WON'T STOP AGGRIEVIN'
Given the years of mud slinging, threats, power grabs, law suits and general animosity, it looked like Journey’s 2011 album Eclipse might have been their last. But while new album Freedom shows that storms don’t last for ever, with this band another one’s never far away.
Words: Dave Everley
KEVIN MAZUR/PRESS + DENISE TRUSCELLO/PRESS
It was Bruce Springsteen who finally got Journey into the Rock And Roll Hall Of Fame. The hard-rock giants had been eligible for inclusion since the year 2000, and had the record sales (gold, platinum and diamond discs up the wazoo) and the allpervading cultural influence (you’ve heard of Don’t Stop Believin’, right?) to back it up. But year after year the HOF gatekeepers said no. Enter The Boss.

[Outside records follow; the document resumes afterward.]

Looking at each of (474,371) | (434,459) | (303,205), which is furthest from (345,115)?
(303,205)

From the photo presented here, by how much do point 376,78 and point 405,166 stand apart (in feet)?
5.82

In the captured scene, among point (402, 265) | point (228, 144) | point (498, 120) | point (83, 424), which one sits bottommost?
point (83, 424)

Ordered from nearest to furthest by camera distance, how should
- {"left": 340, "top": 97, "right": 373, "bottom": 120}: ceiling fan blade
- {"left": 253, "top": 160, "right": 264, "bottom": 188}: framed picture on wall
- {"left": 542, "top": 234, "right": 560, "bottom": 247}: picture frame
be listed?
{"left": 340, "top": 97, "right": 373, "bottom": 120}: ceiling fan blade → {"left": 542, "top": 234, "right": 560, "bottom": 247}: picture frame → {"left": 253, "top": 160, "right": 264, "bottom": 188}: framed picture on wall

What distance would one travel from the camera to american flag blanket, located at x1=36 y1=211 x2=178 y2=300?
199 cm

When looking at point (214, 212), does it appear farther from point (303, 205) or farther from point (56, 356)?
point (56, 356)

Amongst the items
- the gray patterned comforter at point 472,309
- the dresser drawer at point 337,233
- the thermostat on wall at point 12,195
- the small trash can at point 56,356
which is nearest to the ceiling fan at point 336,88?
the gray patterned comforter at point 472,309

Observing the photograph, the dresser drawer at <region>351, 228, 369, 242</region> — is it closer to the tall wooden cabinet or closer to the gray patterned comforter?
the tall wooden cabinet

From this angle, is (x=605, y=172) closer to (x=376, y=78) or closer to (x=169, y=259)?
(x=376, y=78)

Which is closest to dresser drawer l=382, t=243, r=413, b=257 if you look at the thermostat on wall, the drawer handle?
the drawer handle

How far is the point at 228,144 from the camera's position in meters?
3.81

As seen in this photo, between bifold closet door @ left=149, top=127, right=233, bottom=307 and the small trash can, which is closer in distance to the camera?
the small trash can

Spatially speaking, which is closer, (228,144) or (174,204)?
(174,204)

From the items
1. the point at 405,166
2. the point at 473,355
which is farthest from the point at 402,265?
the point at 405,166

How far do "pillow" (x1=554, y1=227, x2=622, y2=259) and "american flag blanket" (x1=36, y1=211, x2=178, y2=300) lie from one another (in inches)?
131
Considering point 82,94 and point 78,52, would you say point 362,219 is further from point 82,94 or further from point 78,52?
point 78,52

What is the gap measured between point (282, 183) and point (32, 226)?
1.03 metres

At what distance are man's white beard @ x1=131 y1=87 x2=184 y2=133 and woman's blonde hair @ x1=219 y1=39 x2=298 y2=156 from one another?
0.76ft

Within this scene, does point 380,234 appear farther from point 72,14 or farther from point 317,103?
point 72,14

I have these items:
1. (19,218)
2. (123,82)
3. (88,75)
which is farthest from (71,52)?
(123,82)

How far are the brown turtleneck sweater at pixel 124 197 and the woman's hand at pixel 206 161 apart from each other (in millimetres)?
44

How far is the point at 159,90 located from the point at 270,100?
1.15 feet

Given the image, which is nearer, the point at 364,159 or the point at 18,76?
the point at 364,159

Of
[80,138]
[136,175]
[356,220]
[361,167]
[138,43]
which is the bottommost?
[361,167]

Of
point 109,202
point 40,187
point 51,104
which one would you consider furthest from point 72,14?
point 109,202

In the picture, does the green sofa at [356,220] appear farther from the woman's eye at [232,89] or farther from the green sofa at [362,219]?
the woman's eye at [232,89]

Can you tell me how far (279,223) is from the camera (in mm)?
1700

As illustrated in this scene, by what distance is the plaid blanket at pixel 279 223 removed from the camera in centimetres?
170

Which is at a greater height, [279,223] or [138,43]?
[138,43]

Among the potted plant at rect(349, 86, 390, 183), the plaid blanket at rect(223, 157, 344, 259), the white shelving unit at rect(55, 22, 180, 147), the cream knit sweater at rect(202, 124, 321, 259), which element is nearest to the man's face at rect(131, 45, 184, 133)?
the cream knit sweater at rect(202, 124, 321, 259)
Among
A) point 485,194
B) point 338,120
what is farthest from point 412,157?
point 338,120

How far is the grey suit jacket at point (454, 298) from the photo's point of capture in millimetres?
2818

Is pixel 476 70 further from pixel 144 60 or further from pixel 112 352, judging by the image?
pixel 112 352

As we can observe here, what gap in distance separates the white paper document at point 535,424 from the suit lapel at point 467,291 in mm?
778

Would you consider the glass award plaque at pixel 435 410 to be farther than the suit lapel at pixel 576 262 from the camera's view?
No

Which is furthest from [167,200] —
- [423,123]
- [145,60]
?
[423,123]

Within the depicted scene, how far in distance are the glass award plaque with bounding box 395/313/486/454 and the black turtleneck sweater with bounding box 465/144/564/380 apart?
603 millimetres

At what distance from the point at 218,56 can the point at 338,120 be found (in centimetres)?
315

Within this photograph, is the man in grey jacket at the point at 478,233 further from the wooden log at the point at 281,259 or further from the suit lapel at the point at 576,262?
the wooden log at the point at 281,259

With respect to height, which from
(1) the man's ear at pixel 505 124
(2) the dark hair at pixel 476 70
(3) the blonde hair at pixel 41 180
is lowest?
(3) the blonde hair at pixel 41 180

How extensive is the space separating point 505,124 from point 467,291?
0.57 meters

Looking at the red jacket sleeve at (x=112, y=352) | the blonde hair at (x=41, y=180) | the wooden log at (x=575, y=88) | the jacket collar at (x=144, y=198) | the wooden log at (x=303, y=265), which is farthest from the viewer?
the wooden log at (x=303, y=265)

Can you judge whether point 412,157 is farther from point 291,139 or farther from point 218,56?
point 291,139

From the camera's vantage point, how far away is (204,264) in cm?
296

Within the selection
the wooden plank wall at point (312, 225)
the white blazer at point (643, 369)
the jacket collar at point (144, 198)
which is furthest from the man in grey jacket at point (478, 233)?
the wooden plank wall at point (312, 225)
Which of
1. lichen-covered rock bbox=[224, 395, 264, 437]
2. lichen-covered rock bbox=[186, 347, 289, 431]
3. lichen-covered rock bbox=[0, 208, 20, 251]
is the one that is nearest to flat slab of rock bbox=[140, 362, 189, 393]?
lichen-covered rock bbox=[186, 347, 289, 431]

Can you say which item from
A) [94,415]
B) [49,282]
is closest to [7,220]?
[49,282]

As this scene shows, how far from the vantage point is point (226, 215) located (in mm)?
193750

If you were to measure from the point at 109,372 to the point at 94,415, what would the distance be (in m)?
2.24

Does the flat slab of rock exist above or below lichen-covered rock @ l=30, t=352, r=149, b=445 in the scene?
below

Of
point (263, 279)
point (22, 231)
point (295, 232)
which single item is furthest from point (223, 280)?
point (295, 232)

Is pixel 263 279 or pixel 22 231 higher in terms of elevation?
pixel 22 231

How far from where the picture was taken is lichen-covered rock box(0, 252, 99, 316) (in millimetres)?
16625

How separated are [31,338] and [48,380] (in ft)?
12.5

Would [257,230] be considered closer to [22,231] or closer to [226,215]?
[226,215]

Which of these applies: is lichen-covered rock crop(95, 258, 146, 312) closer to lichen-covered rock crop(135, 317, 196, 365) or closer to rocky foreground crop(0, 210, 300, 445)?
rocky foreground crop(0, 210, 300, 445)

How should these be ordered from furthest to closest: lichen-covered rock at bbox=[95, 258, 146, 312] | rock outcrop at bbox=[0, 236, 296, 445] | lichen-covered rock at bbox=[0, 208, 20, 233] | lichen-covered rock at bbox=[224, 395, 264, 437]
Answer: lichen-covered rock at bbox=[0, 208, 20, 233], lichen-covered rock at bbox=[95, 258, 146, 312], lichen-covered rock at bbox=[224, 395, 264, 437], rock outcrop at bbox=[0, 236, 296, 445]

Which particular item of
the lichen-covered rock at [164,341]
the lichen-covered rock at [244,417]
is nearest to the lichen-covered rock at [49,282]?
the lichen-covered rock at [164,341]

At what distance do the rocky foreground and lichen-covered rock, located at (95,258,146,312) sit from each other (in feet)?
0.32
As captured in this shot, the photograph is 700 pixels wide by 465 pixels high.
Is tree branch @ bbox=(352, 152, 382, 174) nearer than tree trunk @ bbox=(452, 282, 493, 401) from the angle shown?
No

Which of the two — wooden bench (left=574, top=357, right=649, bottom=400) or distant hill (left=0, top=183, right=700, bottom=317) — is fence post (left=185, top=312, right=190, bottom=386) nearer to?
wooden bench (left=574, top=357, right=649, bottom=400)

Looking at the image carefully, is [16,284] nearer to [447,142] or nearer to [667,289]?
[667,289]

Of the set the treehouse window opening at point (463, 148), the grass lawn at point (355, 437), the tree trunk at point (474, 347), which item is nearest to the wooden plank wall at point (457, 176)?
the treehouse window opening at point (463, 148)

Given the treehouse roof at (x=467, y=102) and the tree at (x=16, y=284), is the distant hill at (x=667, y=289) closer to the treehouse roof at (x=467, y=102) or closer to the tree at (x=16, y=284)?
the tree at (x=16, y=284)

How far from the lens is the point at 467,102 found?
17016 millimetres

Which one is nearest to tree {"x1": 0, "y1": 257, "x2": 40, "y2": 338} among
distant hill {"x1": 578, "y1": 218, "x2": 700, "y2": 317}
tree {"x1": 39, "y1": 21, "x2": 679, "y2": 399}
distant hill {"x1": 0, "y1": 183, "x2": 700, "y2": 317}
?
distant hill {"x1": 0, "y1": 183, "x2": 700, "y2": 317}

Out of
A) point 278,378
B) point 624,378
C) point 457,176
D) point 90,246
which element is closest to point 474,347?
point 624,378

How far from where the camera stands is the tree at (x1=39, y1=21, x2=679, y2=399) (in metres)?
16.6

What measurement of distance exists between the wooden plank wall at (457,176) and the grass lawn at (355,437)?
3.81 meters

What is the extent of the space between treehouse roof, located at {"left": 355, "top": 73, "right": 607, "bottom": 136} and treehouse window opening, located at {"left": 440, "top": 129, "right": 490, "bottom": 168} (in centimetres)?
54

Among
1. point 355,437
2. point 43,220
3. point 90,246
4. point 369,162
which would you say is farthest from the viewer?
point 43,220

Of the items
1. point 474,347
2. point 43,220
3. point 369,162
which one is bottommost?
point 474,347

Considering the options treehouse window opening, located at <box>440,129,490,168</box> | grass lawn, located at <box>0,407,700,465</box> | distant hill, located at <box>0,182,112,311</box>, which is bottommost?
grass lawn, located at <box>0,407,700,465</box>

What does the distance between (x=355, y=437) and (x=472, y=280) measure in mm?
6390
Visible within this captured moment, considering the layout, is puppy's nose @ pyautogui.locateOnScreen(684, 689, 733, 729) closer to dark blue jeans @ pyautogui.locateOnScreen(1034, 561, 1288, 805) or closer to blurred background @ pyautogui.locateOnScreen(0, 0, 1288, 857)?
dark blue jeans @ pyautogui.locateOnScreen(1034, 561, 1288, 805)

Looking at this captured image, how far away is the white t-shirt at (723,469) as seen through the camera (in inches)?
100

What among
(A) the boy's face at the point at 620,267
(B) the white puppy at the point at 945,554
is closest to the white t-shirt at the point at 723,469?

“I never lost hope that we’d do another Journey album.
Not at all.”
Neal Schon
“The rumour has it that Springsteen, who’s a big deal for the Rock And Roll Hall Of Fame, sang Don’t Stop Believin’ at a benefit with Elton John and Lady Gaga one night,” says Journey keyboard player Jonathan Cain. “He said: ‘That’s a killer tune, yeah. Journey, we should give them a shot.’ So he started championing us with the Hall Of Fame. They put us in the ballot, and the fans who voted us number one did the rest.”
And so it was that several current and past members of Journey gathered on stage at Barclays Center in Brooklyn on April 7, 2017 for the Rock And Roll Hall Of Fame induction ceremony. Co-founding guitarist Neal Schon was there, along with second-longest tenured member Cain. So too were original keyboard player Gregg Rolie and drummer Aynsley Dunbar, bassist Ross Valory, drummer Steve Smith and, most surprisingly of all, vocalist Steve Perry, who had seemingly turned his back on both Journey and the music industry in the late 90s. It was, as they say, emotional.
It was also Journey, a band whose graceful power and perfectly poised music is in inverse proportion to their capacity for squabbling, in-fighting and shit-talking. The HOF induction marked the beginning of an almost comically turbulent period in which Schon and Cain had a very public falling out in 2017 over a trip to the White House. They patched things up, only to fire two long-standing band members over an ill-fated ‘coup’, instigating a potentially ruinous lawsuit. Oh, and somewhere in between they ditched their longtime managers for good measure.
That Journey are still here after 40-odd years of that kind of behaviour is remarkable. But not as remarkable as the fact that they’ve just delivered their first new album in 11 years, Freedom. It’s a record that draws on the Journey of the past and updates it for today. It’s no Escape or Frontiers, but it certainly doesn’t disgrace itself in their company.